Reading today the Catalyst mailing list I felt a great satisfaction. I saw how having the right attitude, asking the right questions, listening to people, doing your homework and reporting to CPAN authors sometimes gives you satisfactory results.

All happened in this thread:

[Catalyst] building 'local' lib with dependencies for shipping
where Fernan Aguero asked how to pack a catalyst application with all the needed dependencies. The problem is that if you want to do it platform independent you need to do it by setting list of dependencies (and your current versions of modules) and and use a method to automatically install all of them.

One of the solutions was to use Shipwright, created by Best Practical. It didn't work the first run but seemed the right tool so after a few messages more in the list, Fernan contacted with one of the developers and:

[Fernan]

I contacted sunnavy (one of the Shripwright developers) and this is
what he said:

"I found the archive( PerlMagick ) has an interesting files format, which
shipwright didn't handle before.

I just released 2.4.25 to fix this, which will show up in cpan soon.
in case you are hurry, here it is: http://goo.gl/6Jtzz";

Just tested 2.4.25 and shripwright now imported all of the
dependencies for my cat app correctly.

I'm now building my ship :) and will get into testing the catalyst app
running from the vessel soon.

It is nice to see that collaboration works in the Perl world.

Thursday, 21 April 2011

converting ANSI to HTML. How to convert to html the colored shell output

The main aim of this was able to put in html the ouptut of git log and diff.

Googling around I have found that Perl CPAN has the HTML::FromANSI module. Also, this module installs ansi2html which accepts input from stdin.
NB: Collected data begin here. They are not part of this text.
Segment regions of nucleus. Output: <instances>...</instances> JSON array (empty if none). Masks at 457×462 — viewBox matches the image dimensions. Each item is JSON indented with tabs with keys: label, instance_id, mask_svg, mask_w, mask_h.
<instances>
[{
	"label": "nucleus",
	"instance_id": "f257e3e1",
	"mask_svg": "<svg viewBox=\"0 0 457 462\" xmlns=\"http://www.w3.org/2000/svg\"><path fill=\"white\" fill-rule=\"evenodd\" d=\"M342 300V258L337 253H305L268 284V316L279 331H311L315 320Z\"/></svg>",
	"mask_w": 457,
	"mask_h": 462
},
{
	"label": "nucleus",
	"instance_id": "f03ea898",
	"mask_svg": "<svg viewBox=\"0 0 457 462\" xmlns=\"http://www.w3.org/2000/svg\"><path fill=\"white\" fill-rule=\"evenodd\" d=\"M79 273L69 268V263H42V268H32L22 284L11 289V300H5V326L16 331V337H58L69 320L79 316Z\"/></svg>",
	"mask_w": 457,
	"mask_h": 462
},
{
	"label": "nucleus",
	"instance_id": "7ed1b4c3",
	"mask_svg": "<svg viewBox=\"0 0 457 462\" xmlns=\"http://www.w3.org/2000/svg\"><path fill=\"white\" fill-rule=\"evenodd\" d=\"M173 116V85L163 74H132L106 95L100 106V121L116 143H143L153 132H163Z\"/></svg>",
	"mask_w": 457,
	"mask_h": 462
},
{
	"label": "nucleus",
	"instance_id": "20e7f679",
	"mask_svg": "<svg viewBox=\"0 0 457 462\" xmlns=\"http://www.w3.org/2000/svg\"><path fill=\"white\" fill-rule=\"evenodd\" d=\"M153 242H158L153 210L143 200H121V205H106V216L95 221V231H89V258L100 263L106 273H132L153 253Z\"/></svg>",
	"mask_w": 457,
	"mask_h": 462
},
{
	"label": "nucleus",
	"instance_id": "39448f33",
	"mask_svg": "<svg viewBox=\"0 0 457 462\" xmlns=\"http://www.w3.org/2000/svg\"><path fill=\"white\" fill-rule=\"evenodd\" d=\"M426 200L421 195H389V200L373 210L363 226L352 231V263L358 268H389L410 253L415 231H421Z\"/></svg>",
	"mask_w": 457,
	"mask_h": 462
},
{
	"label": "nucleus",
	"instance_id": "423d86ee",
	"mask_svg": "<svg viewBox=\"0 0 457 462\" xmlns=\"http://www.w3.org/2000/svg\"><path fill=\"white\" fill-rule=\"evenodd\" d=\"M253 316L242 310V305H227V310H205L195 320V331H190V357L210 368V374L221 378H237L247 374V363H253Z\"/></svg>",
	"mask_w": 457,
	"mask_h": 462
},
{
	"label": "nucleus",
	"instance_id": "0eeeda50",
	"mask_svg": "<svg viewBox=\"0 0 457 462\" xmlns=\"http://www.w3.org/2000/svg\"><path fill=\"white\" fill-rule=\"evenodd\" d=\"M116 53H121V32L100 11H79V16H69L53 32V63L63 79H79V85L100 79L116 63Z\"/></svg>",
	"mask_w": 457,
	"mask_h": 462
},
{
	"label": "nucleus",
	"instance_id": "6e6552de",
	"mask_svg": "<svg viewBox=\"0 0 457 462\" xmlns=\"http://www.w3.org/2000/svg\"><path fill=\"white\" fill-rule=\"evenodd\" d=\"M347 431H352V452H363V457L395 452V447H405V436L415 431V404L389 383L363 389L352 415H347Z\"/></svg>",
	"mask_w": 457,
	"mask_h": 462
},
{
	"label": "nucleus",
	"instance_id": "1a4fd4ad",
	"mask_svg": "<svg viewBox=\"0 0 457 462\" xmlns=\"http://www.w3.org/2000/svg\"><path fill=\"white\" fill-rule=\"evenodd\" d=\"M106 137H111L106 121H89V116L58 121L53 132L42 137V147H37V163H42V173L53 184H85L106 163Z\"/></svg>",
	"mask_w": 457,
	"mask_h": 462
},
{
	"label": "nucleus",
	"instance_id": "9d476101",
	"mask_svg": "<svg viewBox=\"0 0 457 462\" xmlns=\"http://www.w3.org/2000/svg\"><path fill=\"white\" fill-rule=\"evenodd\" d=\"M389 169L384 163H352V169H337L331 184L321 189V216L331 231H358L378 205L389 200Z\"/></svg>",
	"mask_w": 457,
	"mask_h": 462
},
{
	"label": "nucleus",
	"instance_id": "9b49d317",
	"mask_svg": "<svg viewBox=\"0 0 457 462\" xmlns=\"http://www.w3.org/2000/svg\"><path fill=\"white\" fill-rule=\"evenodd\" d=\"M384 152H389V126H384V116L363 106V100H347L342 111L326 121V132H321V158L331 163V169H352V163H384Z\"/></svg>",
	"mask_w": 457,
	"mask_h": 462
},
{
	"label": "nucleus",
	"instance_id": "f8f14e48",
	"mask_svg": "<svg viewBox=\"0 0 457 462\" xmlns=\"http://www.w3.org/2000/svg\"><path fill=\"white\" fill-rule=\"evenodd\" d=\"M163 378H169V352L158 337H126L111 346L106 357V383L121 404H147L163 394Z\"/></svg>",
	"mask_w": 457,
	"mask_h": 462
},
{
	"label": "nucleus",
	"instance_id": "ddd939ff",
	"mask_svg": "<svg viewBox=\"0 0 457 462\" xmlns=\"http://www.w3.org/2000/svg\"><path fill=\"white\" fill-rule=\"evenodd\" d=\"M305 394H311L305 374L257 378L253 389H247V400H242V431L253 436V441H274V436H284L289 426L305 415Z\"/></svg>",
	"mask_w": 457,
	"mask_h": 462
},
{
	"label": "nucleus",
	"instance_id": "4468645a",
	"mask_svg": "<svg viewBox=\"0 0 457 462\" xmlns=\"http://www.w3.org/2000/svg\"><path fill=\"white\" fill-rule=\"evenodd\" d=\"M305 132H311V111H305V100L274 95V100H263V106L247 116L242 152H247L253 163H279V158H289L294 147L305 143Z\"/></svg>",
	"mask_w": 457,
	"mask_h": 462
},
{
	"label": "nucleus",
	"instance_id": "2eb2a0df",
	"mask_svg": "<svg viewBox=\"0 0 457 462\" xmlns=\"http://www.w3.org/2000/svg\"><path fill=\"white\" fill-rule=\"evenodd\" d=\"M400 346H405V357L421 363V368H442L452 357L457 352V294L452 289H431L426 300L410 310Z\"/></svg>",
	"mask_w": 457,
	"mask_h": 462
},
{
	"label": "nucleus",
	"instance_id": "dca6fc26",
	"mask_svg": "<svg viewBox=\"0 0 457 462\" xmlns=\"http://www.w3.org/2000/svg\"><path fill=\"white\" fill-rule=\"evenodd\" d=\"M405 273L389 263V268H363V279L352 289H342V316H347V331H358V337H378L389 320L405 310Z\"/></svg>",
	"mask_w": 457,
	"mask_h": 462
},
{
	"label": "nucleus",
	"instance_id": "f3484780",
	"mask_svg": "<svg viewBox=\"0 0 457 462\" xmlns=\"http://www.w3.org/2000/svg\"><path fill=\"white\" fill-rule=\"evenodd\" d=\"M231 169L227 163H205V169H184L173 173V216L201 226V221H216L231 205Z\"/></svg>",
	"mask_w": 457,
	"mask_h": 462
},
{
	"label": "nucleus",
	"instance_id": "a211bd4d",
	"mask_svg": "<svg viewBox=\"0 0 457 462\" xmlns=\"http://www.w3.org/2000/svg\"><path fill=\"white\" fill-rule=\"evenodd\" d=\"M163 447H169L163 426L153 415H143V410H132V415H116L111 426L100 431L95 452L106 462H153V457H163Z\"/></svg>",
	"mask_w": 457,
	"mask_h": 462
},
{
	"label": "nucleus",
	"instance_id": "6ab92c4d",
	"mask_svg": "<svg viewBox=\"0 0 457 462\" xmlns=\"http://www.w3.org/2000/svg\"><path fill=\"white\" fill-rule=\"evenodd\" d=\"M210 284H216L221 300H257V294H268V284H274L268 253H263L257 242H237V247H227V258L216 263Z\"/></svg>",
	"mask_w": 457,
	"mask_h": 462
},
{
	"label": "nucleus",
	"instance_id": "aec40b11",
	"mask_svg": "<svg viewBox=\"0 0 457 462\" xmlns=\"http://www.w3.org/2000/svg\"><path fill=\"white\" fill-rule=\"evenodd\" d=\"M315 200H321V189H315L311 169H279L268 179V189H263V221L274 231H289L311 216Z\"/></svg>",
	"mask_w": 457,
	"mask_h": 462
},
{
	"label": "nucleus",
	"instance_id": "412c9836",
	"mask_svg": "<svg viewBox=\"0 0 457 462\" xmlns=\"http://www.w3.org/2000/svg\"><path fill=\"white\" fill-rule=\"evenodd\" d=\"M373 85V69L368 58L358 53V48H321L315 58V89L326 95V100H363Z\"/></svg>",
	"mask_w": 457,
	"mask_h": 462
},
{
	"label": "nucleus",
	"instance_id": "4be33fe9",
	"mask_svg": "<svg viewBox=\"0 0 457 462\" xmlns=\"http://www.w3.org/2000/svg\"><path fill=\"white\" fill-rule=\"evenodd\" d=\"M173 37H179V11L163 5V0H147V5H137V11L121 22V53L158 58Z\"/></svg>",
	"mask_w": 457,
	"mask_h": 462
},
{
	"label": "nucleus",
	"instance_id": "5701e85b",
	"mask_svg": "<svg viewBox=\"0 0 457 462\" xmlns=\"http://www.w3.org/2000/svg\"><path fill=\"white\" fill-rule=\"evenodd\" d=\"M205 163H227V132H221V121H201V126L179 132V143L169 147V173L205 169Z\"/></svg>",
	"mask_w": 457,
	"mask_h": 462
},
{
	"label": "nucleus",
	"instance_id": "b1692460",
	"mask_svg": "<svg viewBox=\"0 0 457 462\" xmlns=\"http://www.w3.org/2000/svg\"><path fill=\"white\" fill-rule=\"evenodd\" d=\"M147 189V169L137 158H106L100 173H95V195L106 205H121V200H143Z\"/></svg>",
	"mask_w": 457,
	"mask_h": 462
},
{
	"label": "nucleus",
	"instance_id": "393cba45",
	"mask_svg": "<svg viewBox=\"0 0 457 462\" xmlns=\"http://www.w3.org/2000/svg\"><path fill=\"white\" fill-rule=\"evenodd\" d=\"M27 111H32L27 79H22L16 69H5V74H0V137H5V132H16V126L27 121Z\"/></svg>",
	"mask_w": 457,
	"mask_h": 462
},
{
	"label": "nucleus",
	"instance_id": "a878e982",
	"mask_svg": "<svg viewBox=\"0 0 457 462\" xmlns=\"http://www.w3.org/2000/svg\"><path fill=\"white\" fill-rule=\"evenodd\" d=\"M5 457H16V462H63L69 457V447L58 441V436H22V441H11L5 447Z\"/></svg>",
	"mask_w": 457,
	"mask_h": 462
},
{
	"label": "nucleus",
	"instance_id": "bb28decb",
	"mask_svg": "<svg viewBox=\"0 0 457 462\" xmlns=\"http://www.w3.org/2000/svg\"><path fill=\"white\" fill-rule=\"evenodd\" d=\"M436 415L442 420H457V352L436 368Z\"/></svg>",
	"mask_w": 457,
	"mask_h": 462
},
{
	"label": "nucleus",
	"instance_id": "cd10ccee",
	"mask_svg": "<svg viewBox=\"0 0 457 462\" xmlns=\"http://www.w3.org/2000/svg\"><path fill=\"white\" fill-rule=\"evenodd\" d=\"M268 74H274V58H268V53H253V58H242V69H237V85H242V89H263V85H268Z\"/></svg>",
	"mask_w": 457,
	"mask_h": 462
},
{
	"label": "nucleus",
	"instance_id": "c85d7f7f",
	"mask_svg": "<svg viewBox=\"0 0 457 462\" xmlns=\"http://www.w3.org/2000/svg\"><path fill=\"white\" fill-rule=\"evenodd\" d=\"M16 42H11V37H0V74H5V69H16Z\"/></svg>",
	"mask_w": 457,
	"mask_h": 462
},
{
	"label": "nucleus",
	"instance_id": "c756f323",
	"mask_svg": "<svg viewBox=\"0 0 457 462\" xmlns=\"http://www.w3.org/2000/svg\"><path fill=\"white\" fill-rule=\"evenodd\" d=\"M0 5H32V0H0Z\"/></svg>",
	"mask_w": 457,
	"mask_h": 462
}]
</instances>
ls --color | ansi2html -p > my_web_page.html

ls --color | ansi2html > my_snpipet_code-no_header-footer.html

But I prefer the default output from ansi2html.sh from pixelbeat

Unfortunately the ls --color get properly converted to HTML but the git one not. No matter which script I use. Could it be bacause the color is defined in the config as color.ui=auto?

git diff HEAD master -- ensembl/sql/CVS/Tag | ansi2html -p > ~/public_html/htdocs_dev/diff1.html

git diff HEAD master -- ensembl/sql/CVS/Tag | ansi2html.sh --bg=dark > ~/public_html/htdocs_dev/diff2.html

[UPDATE]
Yes! the problem would be that I have in the configuration color.ui=auto because explicitly having --color in the command make it work:

$ git diff --color HEAD master -- ensembl/sql/CVS/Tag | ansi2html.sh --bg=dark > ~/public_html/htdocs_dev/diff3.html

Sunday, 16 January 2011

Managing script options: Getopt-Long-Descriptive

I use GetOpt::Long for all my scripts, and as many other people I have my own methods to handle some logic for many of the standard options that my scripts have (-verbose -debug -test -run -in_file -out_file -bsub, etc...). Things get complicated when you check if your script has the right options, some times there are incompatible options, or alternative ones, or if you pass -test, many mandatory options are not mandatory anymore. And also you need to provide the right message for each scenario and write the usage message.

Today reading the code of the WWW::PivotalTracker::Command Perl module I have seen that it uses Getopt::Long::Descriptive. This is right away the module that I was looking for. It implements the 'one of these', 'required', etc.., and also writes the usage automatically for you. I have not tried it yet but I will give it a try this week. Any comments about other users experiences would be welcome.

PivotalTracker perl module

I like XP and Agile programming style. And I am very fond of day and week to-do lists to mark project goals achievements. I have recently started to use PivotalTraker for managing my projects tasks and recod completion velocity and I am very happy with it. I use it as a companion to the workplace Jira (old version with no extensions so a very handicaped Jira.). Therefore I am using PivotalTraker as a pseudo jira extension ( when I finish a week I export the stories to CSV and paste into Jira).

I love the approach of PivotalTraker and also is good that it is easy to import/export data. Also it has perl bindings to its API: WWW-PivotalTracker . I will try it soon.